▼
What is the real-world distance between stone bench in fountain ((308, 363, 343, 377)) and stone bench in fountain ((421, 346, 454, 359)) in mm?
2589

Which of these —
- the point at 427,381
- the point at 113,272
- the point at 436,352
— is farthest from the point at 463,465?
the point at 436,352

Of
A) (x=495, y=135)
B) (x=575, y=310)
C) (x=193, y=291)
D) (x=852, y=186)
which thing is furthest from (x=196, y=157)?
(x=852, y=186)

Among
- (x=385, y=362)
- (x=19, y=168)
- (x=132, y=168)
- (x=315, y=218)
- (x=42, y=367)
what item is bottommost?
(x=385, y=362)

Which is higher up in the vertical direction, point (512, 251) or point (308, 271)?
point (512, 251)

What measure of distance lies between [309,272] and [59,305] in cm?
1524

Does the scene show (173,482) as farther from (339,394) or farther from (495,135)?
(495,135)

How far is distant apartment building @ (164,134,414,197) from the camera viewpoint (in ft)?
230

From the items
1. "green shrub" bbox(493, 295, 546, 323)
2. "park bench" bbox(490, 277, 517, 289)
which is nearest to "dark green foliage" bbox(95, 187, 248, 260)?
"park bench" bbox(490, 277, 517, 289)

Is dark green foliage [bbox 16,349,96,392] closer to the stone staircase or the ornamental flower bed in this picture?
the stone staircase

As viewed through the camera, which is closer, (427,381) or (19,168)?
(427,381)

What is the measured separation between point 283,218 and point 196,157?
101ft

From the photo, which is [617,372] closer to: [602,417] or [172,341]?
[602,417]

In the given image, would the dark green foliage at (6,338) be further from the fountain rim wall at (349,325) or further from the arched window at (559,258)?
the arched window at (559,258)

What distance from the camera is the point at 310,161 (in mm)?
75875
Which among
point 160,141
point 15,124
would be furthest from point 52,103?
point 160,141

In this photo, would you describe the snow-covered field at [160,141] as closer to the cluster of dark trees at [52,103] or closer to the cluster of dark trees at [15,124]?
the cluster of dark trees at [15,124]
▲
▼
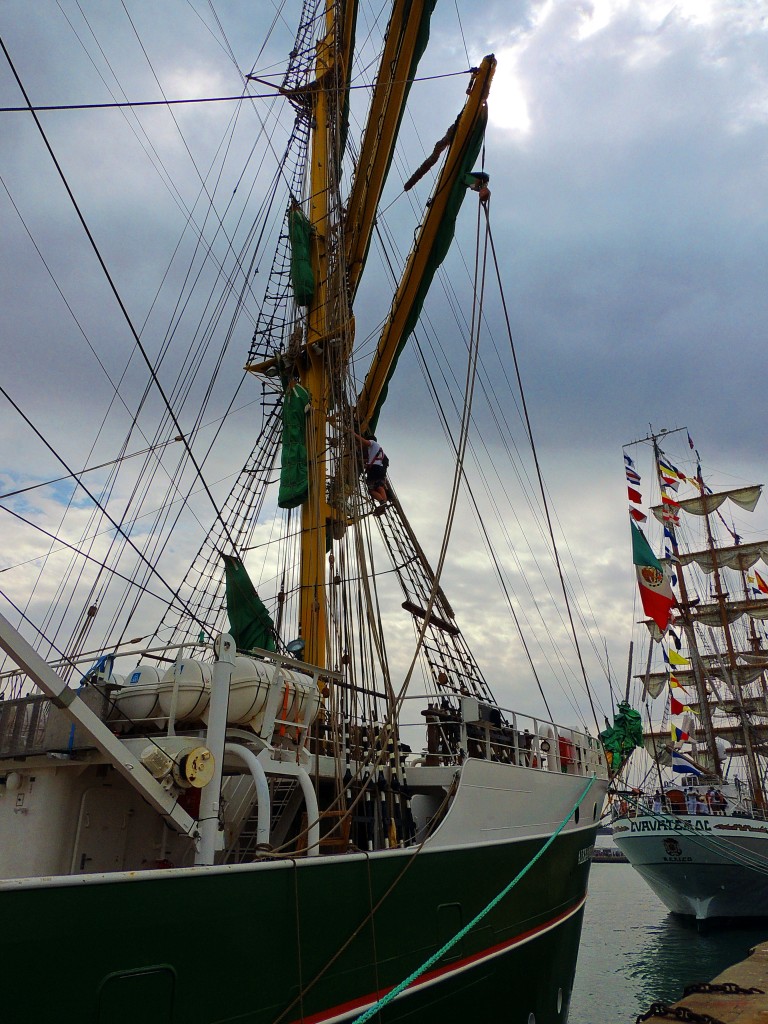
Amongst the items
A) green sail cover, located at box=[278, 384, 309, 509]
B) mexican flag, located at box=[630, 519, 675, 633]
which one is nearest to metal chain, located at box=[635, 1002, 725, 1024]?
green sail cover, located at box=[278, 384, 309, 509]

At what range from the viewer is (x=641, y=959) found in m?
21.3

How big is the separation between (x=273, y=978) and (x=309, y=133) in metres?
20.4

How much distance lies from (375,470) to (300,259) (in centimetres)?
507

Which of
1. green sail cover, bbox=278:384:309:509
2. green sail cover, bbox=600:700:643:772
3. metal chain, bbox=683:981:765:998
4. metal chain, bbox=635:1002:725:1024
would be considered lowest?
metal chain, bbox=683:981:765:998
▲
AIM: Please count the lines in the records that contain the word "lies", with case counting, and reply with the number alone.

REPLY TO THE EXERCISE: 2